= Robbie Leslie =

Robbie Leslie was one of a small group of popular and influential disc jockeys working in the New York area, Florida, and The Coast in the 1970s, 1980s, and 1990s. Beginning his career at Fire Island's disco The Sandpiper, he moved to New York City in 1979. The list of clubs at which he regularly performed includes many well-known nightspots: Studio 54, Palladium, Underground, The Red Parrot, The Saint, and 12 West.

Leslie was one of the first major DJs to perform at multiple clubs weekly, at a time when management insisted on exclusive control of their artists. This freelance practice is still customary among DJs today.

He was also the prototype of the modern "circuit party DJ", travelling internationally to spin at special one-night party extravaganzas, events, and fund-raisers.

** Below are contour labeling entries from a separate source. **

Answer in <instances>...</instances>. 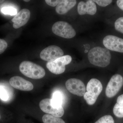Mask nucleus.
Listing matches in <instances>:
<instances>
[{
	"label": "nucleus",
	"mask_w": 123,
	"mask_h": 123,
	"mask_svg": "<svg viewBox=\"0 0 123 123\" xmlns=\"http://www.w3.org/2000/svg\"><path fill=\"white\" fill-rule=\"evenodd\" d=\"M88 56L91 63L102 68L108 66L111 59V55L109 50L99 47L92 49L89 51Z\"/></svg>",
	"instance_id": "1"
},
{
	"label": "nucleus",
	"mask_w": 123,
	"mask_h": 123,
	"mask_svg": "<svg viewBox=\"0 0 123 123\" xmlns=\"http://www.w3.org/2000/svg\"><path fill=\"white\" fill-rule=\"evenodd\" d=\"M19 69L22 74L31 79H41L46 74L45 70L42 66L31 61L22 62L19 66Z\"/></svg>",
	"instance_id": "2"
},
{
	"label": "nucleus",
	"mask_w": 123,
	"mask_h": 123,
	"mask_svg": "<svg viewBox=\"0 0 123 123\" xmlns=\"http://www.w3.org/2000/svg\"><path fill=\"white\" fill-rule=\"evenodd\" d=\"M102 90V85L99 80L95 78L91 79L87 84L86 92L84 96L88 105H93L96 102Z\"/></svg>",
	"instance_id": "3"
},
{
	"label": "nucleus",
	"mask_w": 123,
	"mask_h": 123,
	"mask_svg": "<svg viewBox=\"0 0 123 123\" xmlns=\"http://www.w3.org/2000/svg\"><path fill=\"white\" fill-rule=\"evenodd\" d=\"M39 107L43 112L56 117H61L64 113L62 106L58 105L51 98H45L40 101Z\"/></svg>",
	"instance_id": "4"
},
{
	"label": "nucleus",
	"mask_w": 123,
	"mask_h": 123,
	"mask_svg": "<svg viewBox=\"0 0 123 123\" xmlns=\"http://www.w3.org/2000/svg\"><path fill=\"white\" fill-rule=\"evenodd\" d=\"M52 30L56 35L65 38H72L76 35V31L71 25L66 22L61 21L55 23Z\"/></svg>",
	"instance_id": "5"
},
{
	"label": "nucleus",
	"mask_w": 123,
	"mask_h": 123,
	"mask_svg": "<svg viewBox=\"0 0 123 123\" xmlns=\"http://www.w3.org/2000/svg\"><path fill=\"white\" fill-rule=\"evenodd\" d=\"M72 58L69 55L63 56L54 61L48 62L46 64L47 68L52 73L59 75L65 71V66L71 62Z\"/></svg>",
	"instance_id": "6"
},
{
	"label": "nucleus",
	"mask_w": 123,
	"mask_h": 123,
	"mask_svg": "<svg viewBox=\"0 0 123 123\" xmlns=\"http://www.w3.org/2000/svg\"><path fill=\"white\" fill-rule=\"evenodd\" d=\"M123 85V77L119 74L113 75L107 86L106 96L108 98L114 97L120 90Z\"/></svg>",
	"instance_id": "7"
},
{
	"label": "nucleus",
	"mask_w": 123,
	"mask_h": 123,
	"mask_svg": "<svg viewBox=\"0 0 123 123\" xmlns=\"http://www.w3.org/2000/svg\"><path fill=\"white\" fill-rule=\"evenodd\" d=\"M63 51L60 48L55 45H51L44 49L40 55L42 60L51 62L63 56Z\"/></svg>",
	"instance_id": "8"
},
{
	"label": "nucleus",
	"mask_w": 123,
	"mask_h": 123,
	"mask_svg": "<svg viewBox=\"0 0 123 123\" xmlns=\"http://www.w3.org/2000/svg\"><path fill=\"white\" fill-rule=\"evenodd\" d=\"M66 88L70 93L79 97L84 96L86 92V88L83 82L79 79L70 78L65 83Z\"/></svg>",
	"instance_id": "9"
},
{
	"label": "nucleus",
	"mask_w": 123,
	"mask_h": 123,
	"mask_svg": "<svg viewBox=\"0 0 123 123\" xmlns=\"http://www.w3.org/2000/svg\"><path fill=\"white\" fill-rule=\"evenodd\" d=\"M103 44L108 50L123 53V39L114 35H107L104 38Z\"/></svg>",
	"instance_id": "10"
},
{
	"label": "nucleus",
	"mask_w": 123,
	"mask_h": 123,
	"mask_svg": "<svg viewBox=\"0 0 123 123\" xmlns=\"http://www.w3.org/2000/svg\"><path fill=\"white\" fill-rule=\"evenodd\" d=\"M9 83L13 88L23 91H30L34 88L33 84L21 77L15 76L10 79Z\"/></svg>",
	"instance_id": "11"
},
{
	"label": "nucleus",
	"mask_w": 123,
	"mask_h": 123,
	"mask_svg": "<svg viewBox=\"0 0 123 123\" xmlns=\"http://www.w3.org/2000/svg\"><path fill=\"white\" fill-rule=\"evenodd\" d=\"M30 11L28 9L21 10L11 20L13 23L14 28L18 29L26 24L30 19Z\"/></svg>",
	"instance_id": "12"
},
{
	"label": "nucleus",
	"mask_w": 123,
	"mask_h": 123,
	"mask_svg": "<svg viewBox=\"0 0 123 123\" xmlns=\"http://www.w3.org/2000/svg\"><path fill=\"white\" fill-rule=\"evenodd\" d=\"M77 10L79 15H93L97 12V6L93 0H90L86 2L81 1L78 4Z\"/></svg>",
	"instance_id": "13"
},
{
	"label": "nucleus",
	"mask_w": 123,
	"mask_h": 123,
	"mask_svg": "<svg viewBox=\"0 0 123 123\" xmlns=\"http://www.w3.org/2000/svg\"><path fill=\"white\" fill-rule=\"evenodd\" d=\"M76 3L77 1L75 0H60L56 6L55 11L59 14H65L73 8Z\"/></svg>",
	"instance_id": "14"
},
{
	"label": "nucleus",
	"mask_w": 123,
	"mask_h": 123,
	"mask_svg": "<svg viewBox=\"0 0 123 123\" xmlns=\"http://www.w3.org/2000/svg\"><path fill=\"white\" fill-rule=\"evenodd\" d=\"M114 114L118 118H123V94L119 96L117 100V103L113 110Z\"/></svg>",
	"instance_id": "15"
},
{
	"label": "nucleus",
	"mask_w": 123,
	"mask_h": 123,
	"mask_svg": "<svg viewBox=\"0 0 123 123\" xmlns=\"http://www.w3.org/2000/svg\"><path fill=\"white\" fill-rule=\"evenodd\" d=\"M43 123H65L62 119L50 114H46L42 117Z\"/></svg>",
	"instance_id": "16"
},
{
	"label": "nucleus",
	"mask_w": 123,
	"mask_h": 123,
	"mask_svg": "<svg viewBox=\"0 0 123 123\" xmlns=\"http://www.w3.org/2000/svg\"><path fill=\"white\" fill-rule=\"evenodd\" d=\"M8 89L4 86L0 85V98L4 101H8L11 95Z\"/></svg>",
	"instance_id": "17"
},
{
	"label": "nucleus",
	"mask_w": 123,
	"mask_h": 123,
	"mask_svg": "<svg viewBox=\"0 0 123 123\" xmlns=\"http://www.w3.org/2000/svg\"><path fill=\"white\" fill-rule=\"evenodd\" d=\"M64 98L63 93L59 91H57L53 93L52 99L55 103L62 106Z\"/></svg>",
	"instance_id": "18"
},
{
	"label": "nucleus",
	"mask_w": 123,
	"mask_h": 123,
	"mask_svg": "<svg viewBox=\"0 0 123 123\" xmlns=\"http://www.w3.org/2000/svg\"><path fill=\"white\" fill-rule=\"evenodd\" d=\"M95 123H115L113 117L110 115L104 116Z\"/></svg>",
	"instance_id": "19"
},
{
	"label": "nucleus",
	"mask_w": 123,
	"mask_h": 123,
	"mask_svg": "<svg viewBox=\"0 0 123 123\" xmlns=\"http://www.w3.org/2000/svg\"><path fill=\"white\" fill-rule=\"evenodd\" d=\"M1 12L5 14L11 15H15L17 13V10L12 7H4L1 9Z\"/></svg>",
	"instance_id": "20"
},
{
	"label": "nucleus",
	"mask_w": 123,
	"mask_h": 123,
	"mask_svg": "<svg viewBox=\"0 0 123 123\" xmlns=\"http://www.w3.org/2000/svg\"><path fill=\"white\" fill-rule=\"evenodd\" d=\"M115 27L117 31L123 34V17L119 18L116 20Z\"/></svg>",
	"instance_id": "21"
},
{
	"label": "nucleus",
	"mask_w": 123,
	"mask_h": 123,
	"mask_svg": "<svg viewBox=\"0 0 123 123\" xmlns=\"http://www.w3.org/2000/svg\"><path fill=\"white\" fill-rule=\"evenodd\" d=\"M93 1L96 2L99 6L105 7L111 4L112 1L111 0H95Z\"/></svg>",
	"instance_id": "22"
},
{
	"label": "nucleus",
	"mask_w": 123,
	"mask_h": 123,
	"mask_svg": "<svg viewBox=\"0 0 123 123\" xmlns=\"http://www.w3.org/2000/svg\"><path fill=\"white\" fill-rule=\"evenodd\" d=\"M8 47V44L4 40L0 39V55L3 53Z\"/></svg>",
	"instance_id": "23"
},
{
	"label": "nucleus",
	"mask_w": 123,
	"mask_h": 123,
	"mask_svg": "<svg viewBox=\"0 0 123 123\" xmlns=\"http://www.w3.org/2000/svg\"><path fill=\"white\" fill-rule=\"evenodd\" d=\"M45 2L47 4L52 7H55L56 6L58 3L60 2V0H46Z\"/></svg>",
	"instance_id": "24"
},
{
	"label": "nucleus",
	"mask_w": 123,
	"mask_h": 123,
	"mask_svg": "<svg viewBox=\"0 0 123 123\" xmlns=\"http://www.w3.org/2000/svg\"><path fill=\"white\" fill-rule=\"evenodd\" d=\"M117 4L120 9L123 10V0H117Z\"/></svg>",
	"instance_id": "25"
},
{
	"label": "nucleus",
	"mask_w": 123,
	"mask_h": 123,
	"mask_svg": "<svg viewBox=\"0 0 123 123\" xmlns=\"http://www.w3.org/2000/svg\"><path fill=\"white\" fill-rule=\"evenodd\" d=\"M4 1V0H0V4H1Z\"/></svg>",
	"instance_id": "26"
},
{
	"label": "nucleus",
	"mask_w": 123,
	"mask_h": 123,
	"mask_svg": "<svg viewBox=\"0 0 123 123\" xmlns=\"http://www.w3.org/2000/svg\"><path fill=\"white\" fill-rule=\"evenodd\" d=\"M24 1L25 2H28V1H30V0H24Z\"/></svg>",
	"instance_id": "27"
},
{
	"label": "nucleus",
	"mask_w": 123,
	"mask_h": 123,
	"mask_svg": "<svg viewBox=\"0 0 123 123\" xmlns=\"http://www.w3.org/2000/svg\"><path fill=\"white\" fill-rule=\"evenodd\" d=\"M0 119H1V116H0Z\"/></svg>",
	"instance_id": "28"
}]
</instances>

He would continue as a circuit regular until 2002.

He was the last of 10 renowned disc jockeys performing at the marathon 40-hour closing party of New York's private club, The Saint, 30 April-2 May 1988.

In 2005, he celebrated thirty years in the night club business, and continues to perform in clubs around the country and internationally. He produces a weekly show on Sirius/XM Studio 54 Radio, "Robbie Leslie Presents" where he shares his classic recordings, current international shows, and legendary DJ showcases.